Miller had gone to a paint-your-own ceramics place and decorated two plates with images of Shelton's favorite things. Taking food from one, she saw the words, "Will you marry me?" That night, at the beach, he gave her an antique engagement ring. (She later made a plate for him. It says, "Yes.")

Shelton and Miller come to their commitment to Judaism from different places. He grew up in a Conservative Westside family with parents who "set the example" for involvement in the Jewish community.

She grew up in San Francisco, the daughter of German-born Reform Jews. Her mother had been a kindertransport child sent to safety in England during World War II; her father had gone underground and escaped from Germany in 1938.

Under the Nazis, "they couldn't practice Judaism," says Shelton, one reason doing so is "very precious" to her.

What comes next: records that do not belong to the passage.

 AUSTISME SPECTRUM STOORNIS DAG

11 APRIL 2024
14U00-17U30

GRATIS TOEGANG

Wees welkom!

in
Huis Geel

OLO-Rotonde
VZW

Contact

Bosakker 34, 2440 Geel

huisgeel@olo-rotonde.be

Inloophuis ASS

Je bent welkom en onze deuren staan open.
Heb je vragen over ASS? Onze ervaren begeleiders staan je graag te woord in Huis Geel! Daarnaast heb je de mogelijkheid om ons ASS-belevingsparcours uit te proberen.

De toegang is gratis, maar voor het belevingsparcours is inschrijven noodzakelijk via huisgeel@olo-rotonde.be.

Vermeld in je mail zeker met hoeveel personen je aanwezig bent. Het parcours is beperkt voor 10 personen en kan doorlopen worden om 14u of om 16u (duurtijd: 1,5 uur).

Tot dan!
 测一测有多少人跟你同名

Neal Steiner and Nancy Sokoler met at an Access retreat in January 1996. He was intrigued by her style, creativity and optimism. "I thought I'd like to go out with her--not knowing it would lead to this."

Through fate and faith, their paths kept crossing--while planting trees in Encino for Access, at a Shabbat dinner, at an Israeli independence day celebration.

Four months later, Steiner asked Sokoler out to dinner at Vito's in Ocean Park. "There was that normal dating nervousness, but I thought, 'Something's clicking,' " Steiner recalls.

By the fourth date, Sokoler says, "I think we both knew this was something different." Six months later, after a Saturday dinner date at Chez Helene in Beverly Hills, Steiner gave Sokoler a tin of Hershey's Kisses. Inside was a diamond ring.

"Jewelry and chocolates," she says, "two of my favorite things." She said yes.